Good Italian restaurants make it look easy, but just because you have the right ingredients doesn't mean you'll get the same results.
A teenage troupe tackles Italian cooking with mixed results
The warm evening air was thick with chatter and good smells. The four of us were enjoying a leisurely evening plonked in front of the Dubai Fountain, having a proper sit-down dinner in Carluccio's in Dubai Mall - refreshing after days of snacking on takeaway burgers.
As the tallest fountain in the world suddenly shot up in all its sound-and-light-show glory, our idle minds were ignited. Inspiration descended upon us. On our way into the restaurant, we had noticed the attractive display of rows of handmade pasta, truffles and pannetone at the front of Carluccio's that looked too nice to resist buying.
An idea was born.
We would prepare a meal of some sort, just once, but it would be a culinary marvel, something the likes of neither Jamie Oliver nor Nigella Lawson could ever hope to make. This turned out to be all too true: Nigella could never create the results of a bunch of ever-optimistic teenagers let loose in a kitchen, lest anyone else taste it and destroy her career.
We should have been warned when we decided to deviate from shopping for clothes and bought some of Carluccio's raw ingredients - to conjure up the same magic at home. Getting the right stuff and throwing it all in a pan of boiling water shouldn't be much cause for concern, we figured, and should cost only about half of what a whole dish does in a restaurant.
For a start, a simple pasta would do; we do not possess the same qualifications as head chefs of Michelin-starred restaurants. We picked a box marked "pappardelle" which, the packet informed us, was "an elegant artisanal pasta with a high egg content". The pasta vaguely resembled very wide, short, birthday streamers with jagged edges, a feature we thought looked much more exciting than your usual penne or spaghetti. We also selected some olive oil followed by an appropriately vile-looking bottle of pesto and dried "porcini from Piedmont", which smelt absolutely revolting. According to Tina, we were on the right track because "everything fancy tastes funny anyway".
I have never been much of a cook, except the occasional baked cake that people eat a tiny slice of to be polite and then declare that they're full. Tina, though, seemed to know exactly what she was doing as we crowded into the small kitchen of Lucy's home. I had my iPod with me, and put some nice Rossini opera on to get a more Italiano atmosphere to match what we were making. Cat's Duet, one of my favourites (which consists of the lyrics "miaow, miaow, miaow" over and over) was coldly dismissed, receiving an irritable "turn off that horrible squealing".

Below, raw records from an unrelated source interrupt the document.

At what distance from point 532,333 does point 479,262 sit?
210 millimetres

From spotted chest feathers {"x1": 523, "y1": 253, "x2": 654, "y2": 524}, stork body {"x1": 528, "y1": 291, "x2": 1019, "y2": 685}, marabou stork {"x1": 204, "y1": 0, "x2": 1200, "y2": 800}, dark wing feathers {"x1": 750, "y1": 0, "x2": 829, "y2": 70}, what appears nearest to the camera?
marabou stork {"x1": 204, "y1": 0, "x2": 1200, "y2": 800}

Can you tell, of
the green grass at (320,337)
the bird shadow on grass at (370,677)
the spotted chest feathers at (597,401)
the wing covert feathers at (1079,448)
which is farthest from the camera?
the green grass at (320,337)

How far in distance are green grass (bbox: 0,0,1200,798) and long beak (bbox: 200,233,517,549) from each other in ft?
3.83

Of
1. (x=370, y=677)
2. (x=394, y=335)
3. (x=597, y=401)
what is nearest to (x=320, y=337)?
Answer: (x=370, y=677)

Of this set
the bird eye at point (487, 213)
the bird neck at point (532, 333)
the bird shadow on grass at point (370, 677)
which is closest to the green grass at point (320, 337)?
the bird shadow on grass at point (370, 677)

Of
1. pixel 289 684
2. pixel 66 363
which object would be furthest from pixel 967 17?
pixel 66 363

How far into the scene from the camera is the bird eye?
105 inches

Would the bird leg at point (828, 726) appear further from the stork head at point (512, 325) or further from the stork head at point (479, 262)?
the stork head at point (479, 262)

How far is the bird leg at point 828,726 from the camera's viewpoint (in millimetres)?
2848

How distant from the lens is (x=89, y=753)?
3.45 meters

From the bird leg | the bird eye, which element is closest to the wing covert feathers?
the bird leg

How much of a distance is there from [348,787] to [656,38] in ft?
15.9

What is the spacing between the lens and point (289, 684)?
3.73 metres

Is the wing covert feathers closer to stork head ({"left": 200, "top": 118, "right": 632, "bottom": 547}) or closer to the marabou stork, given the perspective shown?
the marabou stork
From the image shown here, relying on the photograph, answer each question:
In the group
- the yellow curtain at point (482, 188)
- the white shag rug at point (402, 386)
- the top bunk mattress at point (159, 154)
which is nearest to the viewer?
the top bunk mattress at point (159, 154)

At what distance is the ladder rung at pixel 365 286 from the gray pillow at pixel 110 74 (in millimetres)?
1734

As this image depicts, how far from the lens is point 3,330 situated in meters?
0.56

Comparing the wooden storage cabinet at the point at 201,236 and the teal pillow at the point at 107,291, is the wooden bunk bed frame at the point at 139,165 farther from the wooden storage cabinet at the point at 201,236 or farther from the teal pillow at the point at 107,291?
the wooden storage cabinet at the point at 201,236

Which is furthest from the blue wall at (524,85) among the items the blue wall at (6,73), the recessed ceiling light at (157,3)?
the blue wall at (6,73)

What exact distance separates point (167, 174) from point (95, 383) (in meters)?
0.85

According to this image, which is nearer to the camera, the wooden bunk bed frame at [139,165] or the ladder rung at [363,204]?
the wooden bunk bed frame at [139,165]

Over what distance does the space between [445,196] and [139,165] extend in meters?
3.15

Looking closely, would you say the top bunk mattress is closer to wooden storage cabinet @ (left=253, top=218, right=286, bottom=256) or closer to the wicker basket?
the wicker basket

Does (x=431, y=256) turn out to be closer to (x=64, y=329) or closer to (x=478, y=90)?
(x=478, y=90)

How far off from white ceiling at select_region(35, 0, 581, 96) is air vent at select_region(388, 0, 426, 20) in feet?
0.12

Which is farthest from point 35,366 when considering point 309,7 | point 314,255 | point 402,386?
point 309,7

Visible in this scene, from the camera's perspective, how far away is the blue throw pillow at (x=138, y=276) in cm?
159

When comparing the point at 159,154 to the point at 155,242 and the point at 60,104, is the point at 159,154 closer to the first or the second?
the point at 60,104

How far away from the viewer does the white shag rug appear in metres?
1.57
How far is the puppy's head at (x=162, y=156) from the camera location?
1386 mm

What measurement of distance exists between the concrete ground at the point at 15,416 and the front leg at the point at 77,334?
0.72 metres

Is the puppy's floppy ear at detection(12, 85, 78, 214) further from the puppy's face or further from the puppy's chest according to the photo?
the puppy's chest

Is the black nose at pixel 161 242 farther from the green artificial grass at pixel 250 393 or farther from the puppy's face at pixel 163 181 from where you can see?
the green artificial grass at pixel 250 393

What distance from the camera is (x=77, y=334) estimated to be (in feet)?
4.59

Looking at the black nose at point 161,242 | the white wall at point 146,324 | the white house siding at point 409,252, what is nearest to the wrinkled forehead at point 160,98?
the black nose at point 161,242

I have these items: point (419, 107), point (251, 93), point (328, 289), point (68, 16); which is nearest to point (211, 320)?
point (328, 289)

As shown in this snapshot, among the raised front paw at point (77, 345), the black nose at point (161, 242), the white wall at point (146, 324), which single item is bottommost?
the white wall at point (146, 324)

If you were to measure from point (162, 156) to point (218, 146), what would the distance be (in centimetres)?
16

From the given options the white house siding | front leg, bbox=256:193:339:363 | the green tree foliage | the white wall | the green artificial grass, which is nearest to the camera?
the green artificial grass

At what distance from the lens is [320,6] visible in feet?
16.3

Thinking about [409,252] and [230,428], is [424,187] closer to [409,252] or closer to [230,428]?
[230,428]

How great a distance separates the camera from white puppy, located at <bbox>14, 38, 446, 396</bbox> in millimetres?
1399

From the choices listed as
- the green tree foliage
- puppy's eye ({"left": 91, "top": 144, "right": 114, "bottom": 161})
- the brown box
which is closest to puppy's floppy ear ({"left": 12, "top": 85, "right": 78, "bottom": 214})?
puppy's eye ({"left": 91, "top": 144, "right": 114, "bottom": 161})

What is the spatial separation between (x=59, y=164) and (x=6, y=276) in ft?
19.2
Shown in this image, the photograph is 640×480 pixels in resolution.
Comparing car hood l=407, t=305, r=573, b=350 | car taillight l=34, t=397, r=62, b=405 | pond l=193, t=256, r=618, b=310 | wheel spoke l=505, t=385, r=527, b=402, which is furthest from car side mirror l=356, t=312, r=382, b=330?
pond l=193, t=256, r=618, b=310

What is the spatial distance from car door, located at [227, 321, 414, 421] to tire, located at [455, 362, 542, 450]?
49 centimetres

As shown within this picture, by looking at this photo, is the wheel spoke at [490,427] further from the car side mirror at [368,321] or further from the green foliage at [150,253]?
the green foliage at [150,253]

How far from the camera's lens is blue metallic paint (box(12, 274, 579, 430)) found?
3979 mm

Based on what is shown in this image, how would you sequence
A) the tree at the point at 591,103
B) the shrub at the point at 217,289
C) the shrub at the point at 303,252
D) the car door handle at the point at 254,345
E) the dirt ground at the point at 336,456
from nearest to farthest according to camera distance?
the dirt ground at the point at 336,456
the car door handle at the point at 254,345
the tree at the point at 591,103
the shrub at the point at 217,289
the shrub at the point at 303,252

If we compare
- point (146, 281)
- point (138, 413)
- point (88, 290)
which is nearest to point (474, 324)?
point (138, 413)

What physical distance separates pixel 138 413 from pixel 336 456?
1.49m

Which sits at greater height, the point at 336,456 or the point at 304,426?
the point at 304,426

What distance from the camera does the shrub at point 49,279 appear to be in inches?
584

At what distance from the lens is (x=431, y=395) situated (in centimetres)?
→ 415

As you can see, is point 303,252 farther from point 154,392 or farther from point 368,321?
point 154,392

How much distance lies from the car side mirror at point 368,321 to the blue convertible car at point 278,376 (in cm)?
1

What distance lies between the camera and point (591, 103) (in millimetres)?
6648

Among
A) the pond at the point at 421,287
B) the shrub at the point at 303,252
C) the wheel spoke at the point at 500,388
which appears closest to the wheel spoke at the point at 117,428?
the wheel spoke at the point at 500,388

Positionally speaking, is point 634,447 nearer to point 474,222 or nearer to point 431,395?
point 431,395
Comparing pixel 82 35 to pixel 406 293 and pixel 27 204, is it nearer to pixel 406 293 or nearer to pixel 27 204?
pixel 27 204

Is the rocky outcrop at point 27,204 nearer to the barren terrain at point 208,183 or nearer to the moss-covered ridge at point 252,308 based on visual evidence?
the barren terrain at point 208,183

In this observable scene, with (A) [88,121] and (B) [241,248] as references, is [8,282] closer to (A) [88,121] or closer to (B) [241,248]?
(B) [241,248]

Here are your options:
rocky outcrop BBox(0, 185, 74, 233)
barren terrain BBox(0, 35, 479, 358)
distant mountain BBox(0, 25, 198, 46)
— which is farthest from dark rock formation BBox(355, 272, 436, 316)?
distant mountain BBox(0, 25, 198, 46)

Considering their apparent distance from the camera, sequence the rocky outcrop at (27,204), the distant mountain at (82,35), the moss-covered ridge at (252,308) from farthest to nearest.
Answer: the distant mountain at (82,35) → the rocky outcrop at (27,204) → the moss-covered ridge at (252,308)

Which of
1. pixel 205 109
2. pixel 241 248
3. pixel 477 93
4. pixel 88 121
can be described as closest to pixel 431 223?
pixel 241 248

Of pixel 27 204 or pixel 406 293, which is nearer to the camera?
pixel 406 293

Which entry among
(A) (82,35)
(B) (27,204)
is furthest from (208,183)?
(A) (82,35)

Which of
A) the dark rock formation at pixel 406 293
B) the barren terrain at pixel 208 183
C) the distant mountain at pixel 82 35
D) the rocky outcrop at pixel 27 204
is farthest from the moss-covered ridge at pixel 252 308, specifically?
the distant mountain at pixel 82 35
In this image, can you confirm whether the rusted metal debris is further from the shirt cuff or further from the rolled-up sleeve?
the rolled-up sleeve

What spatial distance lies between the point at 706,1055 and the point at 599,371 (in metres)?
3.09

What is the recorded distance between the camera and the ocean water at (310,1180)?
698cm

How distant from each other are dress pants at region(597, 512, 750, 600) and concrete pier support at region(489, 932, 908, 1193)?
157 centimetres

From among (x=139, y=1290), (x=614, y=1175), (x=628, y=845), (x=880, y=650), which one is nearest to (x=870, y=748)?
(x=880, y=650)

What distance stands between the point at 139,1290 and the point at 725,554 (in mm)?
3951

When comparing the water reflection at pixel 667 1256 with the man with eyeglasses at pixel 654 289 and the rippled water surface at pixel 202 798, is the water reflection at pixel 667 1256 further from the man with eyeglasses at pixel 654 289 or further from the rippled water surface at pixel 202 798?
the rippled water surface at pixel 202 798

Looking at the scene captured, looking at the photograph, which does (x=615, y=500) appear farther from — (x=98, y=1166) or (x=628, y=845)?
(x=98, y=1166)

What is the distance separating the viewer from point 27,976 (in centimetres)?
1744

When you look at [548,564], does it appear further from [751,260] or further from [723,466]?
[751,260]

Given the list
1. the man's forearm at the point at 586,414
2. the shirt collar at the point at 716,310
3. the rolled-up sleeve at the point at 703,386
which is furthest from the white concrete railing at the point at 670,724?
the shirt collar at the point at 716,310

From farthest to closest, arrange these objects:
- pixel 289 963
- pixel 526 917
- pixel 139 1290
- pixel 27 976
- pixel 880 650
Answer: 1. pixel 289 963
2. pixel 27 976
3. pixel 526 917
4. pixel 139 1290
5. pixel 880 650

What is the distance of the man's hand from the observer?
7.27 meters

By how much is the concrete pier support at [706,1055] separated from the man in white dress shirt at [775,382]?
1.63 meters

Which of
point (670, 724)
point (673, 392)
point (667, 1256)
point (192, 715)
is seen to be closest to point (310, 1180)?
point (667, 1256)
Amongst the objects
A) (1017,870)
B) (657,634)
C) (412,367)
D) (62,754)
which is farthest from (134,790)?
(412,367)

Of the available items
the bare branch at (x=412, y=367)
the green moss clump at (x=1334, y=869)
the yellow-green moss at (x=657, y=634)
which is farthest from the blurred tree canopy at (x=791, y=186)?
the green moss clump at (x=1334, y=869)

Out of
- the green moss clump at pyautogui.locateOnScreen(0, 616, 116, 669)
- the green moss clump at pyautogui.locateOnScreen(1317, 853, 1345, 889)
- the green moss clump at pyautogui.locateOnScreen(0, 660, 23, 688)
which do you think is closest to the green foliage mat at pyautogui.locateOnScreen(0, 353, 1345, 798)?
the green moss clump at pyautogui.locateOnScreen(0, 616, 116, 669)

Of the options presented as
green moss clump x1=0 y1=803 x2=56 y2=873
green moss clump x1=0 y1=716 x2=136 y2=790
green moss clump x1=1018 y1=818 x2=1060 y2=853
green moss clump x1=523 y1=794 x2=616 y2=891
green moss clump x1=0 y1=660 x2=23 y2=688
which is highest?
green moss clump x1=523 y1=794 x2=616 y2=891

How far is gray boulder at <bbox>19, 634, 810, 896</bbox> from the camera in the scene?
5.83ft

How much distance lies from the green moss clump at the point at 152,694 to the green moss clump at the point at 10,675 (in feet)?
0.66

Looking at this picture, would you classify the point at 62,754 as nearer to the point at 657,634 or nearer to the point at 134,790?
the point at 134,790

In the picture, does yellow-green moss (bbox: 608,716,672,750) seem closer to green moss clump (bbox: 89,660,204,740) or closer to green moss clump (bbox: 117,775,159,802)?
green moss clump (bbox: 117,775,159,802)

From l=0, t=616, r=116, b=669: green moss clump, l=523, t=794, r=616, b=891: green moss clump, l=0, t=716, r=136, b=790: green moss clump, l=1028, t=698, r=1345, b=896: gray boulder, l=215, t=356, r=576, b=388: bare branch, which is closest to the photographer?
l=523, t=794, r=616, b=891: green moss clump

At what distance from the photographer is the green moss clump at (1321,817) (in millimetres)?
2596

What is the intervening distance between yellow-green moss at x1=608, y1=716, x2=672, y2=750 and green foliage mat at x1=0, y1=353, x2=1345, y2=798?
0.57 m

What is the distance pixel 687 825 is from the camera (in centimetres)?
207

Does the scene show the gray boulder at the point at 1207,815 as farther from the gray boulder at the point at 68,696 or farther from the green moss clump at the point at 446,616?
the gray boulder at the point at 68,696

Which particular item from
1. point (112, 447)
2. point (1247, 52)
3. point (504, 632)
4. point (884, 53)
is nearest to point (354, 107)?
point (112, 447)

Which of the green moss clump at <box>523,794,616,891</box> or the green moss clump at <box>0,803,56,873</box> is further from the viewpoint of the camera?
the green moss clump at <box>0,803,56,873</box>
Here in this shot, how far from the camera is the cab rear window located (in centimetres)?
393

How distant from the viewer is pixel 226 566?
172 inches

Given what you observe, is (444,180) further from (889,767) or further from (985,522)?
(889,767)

Tina took charge, rolling up her sleeves. We did the same. "Read the instructions!" she commanded in the tone of a military officer. Lisa hurriedly did so, out loud, squinting at the recipe at the back of the pappardelle box for "pappardelle ai funghi". It turned out we needed garlic, parsley and grated Parmesan cheese, too. We had none of these things. We did find a slab of cheddar in the fridge, but there wasn't a grater anywhere in sight, and we couldn't ask anyone (this was naturally done when everyone else was out to avoid potentially ugly scenes).
"Parmesan, schmarmesan," was Tina's opinion on the conundrum. "Cheddar's the same thing." Having received this enlightening piece of advice, we set it aside for the moment, and substituted mint for the parsley. Apparently this shouldn't have made much of a difference in the taste. It did.
We didn't know what to do with the bit about the garlic, so we ignored it. Half the packet of dried porcini was tossed in, making the water turn a murky, ominous shade of brown. Remembering the cheese, Lisa was set the task of grating it with a knife, with which she cut her finger and fled from the kitchen howling. Tina surveyed the still-ungrated block of cheese. "Well, we can't use it now," she pronounced critically. "It's got blood on it." The cheese was binned and the now-cooked but slippery pasta was ladled out painstakingly slowly with a spoon because we didn't have a big colander.
What we had created wasn't exuding exactly what even we hardened eaters-of-anything-if-it's-food would call a palatable aroma. I hurriedly doused it with lots of tomato ketchup so that the delicate flavours of the fine porcini, pesto and the elegant artisanal pasta with a high egg content were completely masked. We chewed slowly, then took another bite, and then another.
It disappeared all too quickly - in our hurry we'd forgotten that a packet clearly marked "serves two" would not serve four.
"Maybe we should ring Pizza Hut," Lucy suggested tentatively. Three sweaty, tired, bandaged and extremely hungry teenagers nodded their approval.